For The Great Justice

Jan 14, 2008 13:16

The Golden Globes were the saddest thin' I ever saw.

No glitz. No spritz. No glam. Somehow though, I got the feeling the stars themselves were quite happy not to have to go on crash diets to fit into that bedazzled red 1-2 puncher, or to have to wake up early to get their hair done, or to hobble down the carpet in 6 inchers, all the while flashing saccharine grins to mask their truely hassled interior. You think I take actors seriously on these things? It's another freaking show, that's all. The plastic wonder cloud world everyone wants to see. It's a facade! Last night, we witnessed the truth! There is no spoon! When it comes down to it, these awards are basically words on paper. A press conference. Suits and egos. An unwelcome slap in the face from Mr. Reality.

Perhaps I wax too dramatic.

But at any rate, god the Globes sucked. There wasn't really any Globes TO watch. I came in on the last 30 minutes of the Access Hollywood Special and stared in horror at that monstrosity. I'm not sure what was worse, seeing Queen Latifah single-handedly host the People's Choice Awards in front of no people, or what transpired last night. And it was even worse to see who was winning! I'm glad Juno didn't get anything though...I haven't seen it, but I don't like the premise. It's depressing. The actors are great but I find the story so tragic.

And this is what it is, you know? This is what happens when you forsake the people who smooth the butter on your bread. People like to joke that writers are nobody, but you know what, we ARE somebody. In fact, we are MORE than what you see on the screen. We are minds, creating and thinking constantly at millions of thoughts per second. We may not all be geniuses, in fact, some of us have no business writing at all, but the fact is, the STORY begins with us. With a word: FADE IN. And then: EXT. or INT. That is where the magic happens, at a keyboard in a quiet room with a cup of joe nearby. Without us, the billion dollar industry of film would be NOTHING. There would be no one to weave a world in words.

It is profoundly ungrateful a statement it is to say "he's just a writer".

Before man began to entertain himself with pictures that moved, he used the ultimate camera: his own imagination.
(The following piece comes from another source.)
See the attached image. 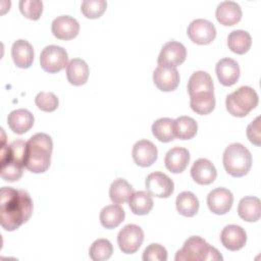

His voice and his inherent creativity. And please, lets not forget, Shakespeare, the greatest playwright in the western world, was first and foremost a writer.

It is shocking to see how little the mind of the writer is appreciated. Unless of course, the movie is bad, then suddenly, all fingers point to the writer, that speck on the wall, that crushed bug on the windshield that the wipers miss by mere inches.

Shame on Tinsel Town! It's getting everything it deserves. I will not cry for the Awards shows. I will not cry for the dress that Angelina never got to wear. I will not cry for the over-priced, fattening food that never got eaten. I will not cry for Cojo who never got to rip into who was fab and who was gag. I will cry for the underappreciated writers who turn the wheels and start the cogs, whether the big-wigs want to recognize it or not. I will cry for the even MORE underappreicated crew-people, those grossly underpaid slave laborers who bring a set to life. Those who cook and clean and draw and heft and hoist and push and pull and carve. Those who hold the cameras, those who build the fake plastic starships and those that draw their concepts. All hail the cogs in the Tinsel Machine! We see you and and we acknowledge your labors! This machine is broken without you!

In closing, let me ask this: do we, the general fannish public, really realize what we mean when we say "Our heroes are our writers"? Do we really comprehend our slogans, or are we simply joining the fray, since it is the hip thing to do, whilst secretly wishing that the writers would give up already so we can get back to watching our favorite shows?

People, this is a power struggle. The Dark Side vs the Light Side. It's gone beyond our entertainment. This is about recognition. This is about being cut a bigger slice of the pie we helped bake. If shutting down Tinsel Town is what will bring the greedy corporate hogs to their knees, that is what shall be done. Tyranny can never win. That's what Democracy is supposed to be about.